I padded barefoot back to the car, the asphalt of the parking lot much warmer than the sand. I brushed the sand off my feet and pant cuffs. I put my shoes back on, then sat looking out at the water a little while longer. On this side of the pier, surfers had been riding waves since just before daybreak. I checked my rearview mirror and looked around. No one watching, as far as I could tell. I started up the car. No bomb under the hood. Whoever was trying to kill me had missed a golden opportunity. Not even that kind of thinking could disturb me much as I drove back to Lydia’s.
P
ETE CAME BY
to pick me up just after Lydia had left for work. It was only about a fifteen-minute drive from Lydia’s place to the Las Piernas Airport. The airport was built in the late 1930s and it has a certain appeal because of it. The architecture has the curving chrome, brass, and green-glass look of the time. It’s small, just six gates.

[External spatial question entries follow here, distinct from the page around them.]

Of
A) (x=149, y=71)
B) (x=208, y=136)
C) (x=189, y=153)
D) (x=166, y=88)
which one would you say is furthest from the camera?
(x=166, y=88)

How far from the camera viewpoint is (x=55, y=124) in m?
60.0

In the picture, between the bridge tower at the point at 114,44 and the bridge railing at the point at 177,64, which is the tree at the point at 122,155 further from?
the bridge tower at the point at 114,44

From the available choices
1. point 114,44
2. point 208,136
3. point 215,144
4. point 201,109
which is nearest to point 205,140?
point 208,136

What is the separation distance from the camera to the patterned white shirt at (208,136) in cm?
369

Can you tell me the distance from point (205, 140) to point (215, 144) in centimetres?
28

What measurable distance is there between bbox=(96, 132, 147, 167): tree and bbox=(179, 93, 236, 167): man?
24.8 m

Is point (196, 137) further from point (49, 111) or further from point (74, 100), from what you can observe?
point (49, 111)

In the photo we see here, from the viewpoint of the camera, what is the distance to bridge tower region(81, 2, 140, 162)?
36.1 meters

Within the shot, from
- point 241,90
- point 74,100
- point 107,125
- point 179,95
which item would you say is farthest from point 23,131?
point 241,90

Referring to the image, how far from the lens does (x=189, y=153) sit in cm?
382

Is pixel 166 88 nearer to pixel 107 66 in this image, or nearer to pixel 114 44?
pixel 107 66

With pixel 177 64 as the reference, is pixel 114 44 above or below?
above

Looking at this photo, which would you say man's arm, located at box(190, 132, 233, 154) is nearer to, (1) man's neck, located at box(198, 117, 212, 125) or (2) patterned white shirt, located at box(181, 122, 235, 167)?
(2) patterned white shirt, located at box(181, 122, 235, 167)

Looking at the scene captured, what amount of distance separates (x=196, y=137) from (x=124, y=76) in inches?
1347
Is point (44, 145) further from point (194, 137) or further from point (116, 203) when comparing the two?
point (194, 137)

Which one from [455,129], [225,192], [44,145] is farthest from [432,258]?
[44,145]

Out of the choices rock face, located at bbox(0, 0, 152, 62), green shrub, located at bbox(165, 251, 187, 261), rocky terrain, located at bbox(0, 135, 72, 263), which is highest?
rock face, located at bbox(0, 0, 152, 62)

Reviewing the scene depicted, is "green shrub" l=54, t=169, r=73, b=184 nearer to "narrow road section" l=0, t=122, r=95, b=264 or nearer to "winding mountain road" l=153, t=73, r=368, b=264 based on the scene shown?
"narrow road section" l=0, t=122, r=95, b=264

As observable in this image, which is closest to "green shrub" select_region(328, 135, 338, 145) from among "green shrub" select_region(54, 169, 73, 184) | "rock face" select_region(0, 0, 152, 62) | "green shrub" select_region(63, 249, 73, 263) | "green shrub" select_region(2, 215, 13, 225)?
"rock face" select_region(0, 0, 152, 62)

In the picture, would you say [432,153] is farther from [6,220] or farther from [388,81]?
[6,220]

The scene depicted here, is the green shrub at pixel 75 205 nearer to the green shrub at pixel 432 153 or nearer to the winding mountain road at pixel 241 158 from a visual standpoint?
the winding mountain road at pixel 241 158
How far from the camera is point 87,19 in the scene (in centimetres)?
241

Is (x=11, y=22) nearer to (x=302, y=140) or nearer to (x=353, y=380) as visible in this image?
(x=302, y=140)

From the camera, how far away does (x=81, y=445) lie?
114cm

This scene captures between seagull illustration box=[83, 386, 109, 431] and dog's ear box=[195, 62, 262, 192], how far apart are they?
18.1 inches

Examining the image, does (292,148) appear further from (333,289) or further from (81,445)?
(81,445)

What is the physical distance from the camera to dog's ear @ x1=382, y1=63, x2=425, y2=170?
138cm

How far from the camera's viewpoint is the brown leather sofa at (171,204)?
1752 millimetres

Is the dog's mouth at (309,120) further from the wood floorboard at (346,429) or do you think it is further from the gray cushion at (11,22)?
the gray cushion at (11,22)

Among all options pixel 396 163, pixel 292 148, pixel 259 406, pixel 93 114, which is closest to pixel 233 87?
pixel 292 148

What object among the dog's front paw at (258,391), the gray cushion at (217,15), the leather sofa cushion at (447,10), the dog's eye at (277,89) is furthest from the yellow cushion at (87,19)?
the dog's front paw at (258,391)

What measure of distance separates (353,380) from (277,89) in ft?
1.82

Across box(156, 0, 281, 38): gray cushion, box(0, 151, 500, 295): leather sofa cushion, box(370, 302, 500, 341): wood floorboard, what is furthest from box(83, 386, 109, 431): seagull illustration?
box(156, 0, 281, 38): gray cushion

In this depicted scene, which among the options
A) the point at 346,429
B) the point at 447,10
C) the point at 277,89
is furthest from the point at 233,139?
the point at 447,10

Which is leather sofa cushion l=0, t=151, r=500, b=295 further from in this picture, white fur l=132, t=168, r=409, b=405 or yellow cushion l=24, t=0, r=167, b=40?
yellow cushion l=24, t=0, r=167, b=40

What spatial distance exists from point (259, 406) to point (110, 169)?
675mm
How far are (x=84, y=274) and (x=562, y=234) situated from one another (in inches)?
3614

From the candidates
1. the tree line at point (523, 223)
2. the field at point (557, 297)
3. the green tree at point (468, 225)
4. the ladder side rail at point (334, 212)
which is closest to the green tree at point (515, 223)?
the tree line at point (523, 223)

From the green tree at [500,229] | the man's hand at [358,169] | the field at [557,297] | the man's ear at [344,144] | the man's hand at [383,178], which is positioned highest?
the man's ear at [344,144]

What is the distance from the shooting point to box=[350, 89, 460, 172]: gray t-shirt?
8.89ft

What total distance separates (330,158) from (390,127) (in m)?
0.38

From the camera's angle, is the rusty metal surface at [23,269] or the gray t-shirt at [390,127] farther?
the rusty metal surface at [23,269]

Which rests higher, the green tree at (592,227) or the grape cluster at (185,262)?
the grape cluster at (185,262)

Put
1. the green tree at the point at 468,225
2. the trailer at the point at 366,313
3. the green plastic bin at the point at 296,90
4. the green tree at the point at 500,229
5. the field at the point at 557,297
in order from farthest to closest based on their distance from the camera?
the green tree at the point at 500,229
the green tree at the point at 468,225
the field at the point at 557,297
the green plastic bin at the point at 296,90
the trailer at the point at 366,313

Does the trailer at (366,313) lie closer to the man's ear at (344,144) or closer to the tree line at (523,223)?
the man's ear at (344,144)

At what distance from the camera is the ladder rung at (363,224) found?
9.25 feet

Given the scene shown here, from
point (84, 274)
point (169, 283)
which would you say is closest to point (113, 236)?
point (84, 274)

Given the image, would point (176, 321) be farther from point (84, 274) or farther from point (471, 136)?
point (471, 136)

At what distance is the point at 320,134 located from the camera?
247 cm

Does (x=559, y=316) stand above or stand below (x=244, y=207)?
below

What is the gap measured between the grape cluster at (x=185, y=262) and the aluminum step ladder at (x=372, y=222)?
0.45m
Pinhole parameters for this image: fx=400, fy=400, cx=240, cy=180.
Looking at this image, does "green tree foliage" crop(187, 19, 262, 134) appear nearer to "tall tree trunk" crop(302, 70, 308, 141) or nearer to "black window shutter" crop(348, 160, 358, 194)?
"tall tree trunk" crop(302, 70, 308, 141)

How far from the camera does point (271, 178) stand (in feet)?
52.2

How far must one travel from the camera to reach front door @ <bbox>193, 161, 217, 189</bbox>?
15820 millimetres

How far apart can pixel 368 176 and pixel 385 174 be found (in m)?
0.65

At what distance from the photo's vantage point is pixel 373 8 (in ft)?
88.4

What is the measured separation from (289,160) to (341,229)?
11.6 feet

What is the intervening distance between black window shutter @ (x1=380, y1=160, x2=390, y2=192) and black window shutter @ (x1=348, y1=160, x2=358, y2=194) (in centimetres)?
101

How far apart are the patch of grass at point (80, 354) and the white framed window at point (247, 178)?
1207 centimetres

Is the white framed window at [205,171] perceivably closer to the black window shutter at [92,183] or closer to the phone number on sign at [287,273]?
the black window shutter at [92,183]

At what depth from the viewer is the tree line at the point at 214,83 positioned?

Only three major carriers use the Las Piernas Airport, but between them and the smaller airlines we get pretty good service and a hell of a lot less hassle than LAX. I don’t even think I’ve ever seen a Hare Krishna recruiter there.
Our flight was on American Southwest Airlines. We pulled out our plastic and paid for our tickets. Pete checked his gun in with security; they put it in a special box for the flight. We walked about forty feet to the gate and had a seat. Pete offered me a piece of gum.
“No, thanks,” I said.
“I gotta have gum before a flight. I quit smoking fifteen years ago, but every time I get near an airplane I want to light up so bad, I can’t stand it.”
“Gum’s easier on your lungs.”
“Yeah, no kidding. You ever been a smoker?”
“Never really was a smoker. As a kid I tried it a couple of times — never really learned how to inhale. Thought I looked pretty cool just carrying one around, but the charm of that wore off fairly quickly.”
“Yeah, well, you’re lucky. Took longer for the charm to wear off for me. Now I’ve got what they call the zeal of the convert — I hate being around it, you know? But not when I’m in an airport — then it’s all I can do not to go into the bar and buy a pack of cigarettes. It’s crazy.”